Experiments have been mentioned indicating that the various tissues attaching to the vertebrae will pull posterior when the body/spinal column is bent forward. However, like a rubber band held horizontal with a small weight at its center that can never completely be straightened by pulling at its ends, the physical reality is that the force anterior-to-posterior is not able to be exerted over enough distance to reposition the vertebra. (Those presenting the data on the posterior pull of these tissues neglect to notice the basic mechanics of the situation -- that as the vertebra moves the angle of the tissues reduces and the force A-to-P reduces as a multiple function of the angle, ultimately not being enough to reposition the vertebra. They also miss the point that the other vertebrae are not any more stable than the one stuck forward, they are movable and get pulled out of position anteriorly as much as the vertebra stuck anterior is supposedly pulled posterior. the net result is no correction but compensation.)
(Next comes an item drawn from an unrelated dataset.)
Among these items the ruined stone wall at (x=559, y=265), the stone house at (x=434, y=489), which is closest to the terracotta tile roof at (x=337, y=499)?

Therefore, vertebrae in some way displaced with an anterior component of motion result in lost mechanical leverage holding the body upright. With the advantage of leverage gone, the body then must compensate for that loss. Compensating events ranging from the inconsequential to the enormously harmful occur resulting in most of the "disease" conditions described by Breig and others.
Most practitioners approach structural therapy with the presupposition that the body can move its parts in any direction and that the body is totally self-correcting. This is incorrect. For the body to self-correct/heal a very specific set of circumstances must be met. Consider a broken bone and how much effort must be taken to reposition and hold the position of the bone until it is substantially healed and what happens if it is not repositioned and held there.
Many believe the body only begins to mechanically malfunction when some component is damaged. They miss the small tolerances necessary for the most efficient and effective working of this complex a machine. They also miss the importance of instantaneous transmission of mechanical stress by the meninges and the fact of true interdependence of all motion in the body and, most importantly they miss the fact that bones and other structures can and do get moved in directions from which the body cannot retrieve them.
Other people do approach structural therapy with the presupposition that the condition presented can be a distant sequel to a mechanical pathology elsewhere. Those practitioners have the idea of slight changes in position causing large changes in function of the body and they have the thought of interdependence of motion (holism). However, they most often act and treat on a local effect basis because the theories on which their treatment is based have no specific cause consistently and predictably accounting for ALL the phenomena noticed in the body.
Via objective analysis of biomechanics using standing and sitting radiographs of the entire spine on one film or using two 14"x17" sectionals shot at 72" with the patient completely relaxed, the practitioner will find a consistent index and pattern of change in mechanics that can be used to determine the primary biomechanical pathology(ies) for which the compensations are generated, resulting in the various patterns of sequelae named as diseases. Knowing that data, appropriate application of biostructural treatments can be instituted. (This can now be done without x-ray.)
Nothing in this presentation should be interpreted to mean that manipulation of osseous structures is the only, treatment in these disorders. Depending upon the extent and intensity of the condition presented or permanent damages developed as sequelae to the mechanical pathology other biostructural therapies might be included to allow motion of the structures into their optimum positions or to provide the support needed for recovery. There is also the need to develop supports for those not able to fully recover to maintain and improve the extent of recovery available to all.
As Breig notes in his comment describing the sequence of improvements of neurological function in Cervicolordodesis patients (1), the traditional naming of neurological and spinal cord disorders "according to début, epidemiology, acute or chronic nature, etc., does not reflect the histodynamic causation of the symptoms." That method of naming disorders has misled practitioners into thinking they have different etiologies. Breig further notes in that discussion, "It would be useful if the origin of the tension were stated in the diagnosis, for then the patient is more likely to receive the appropriate treatment."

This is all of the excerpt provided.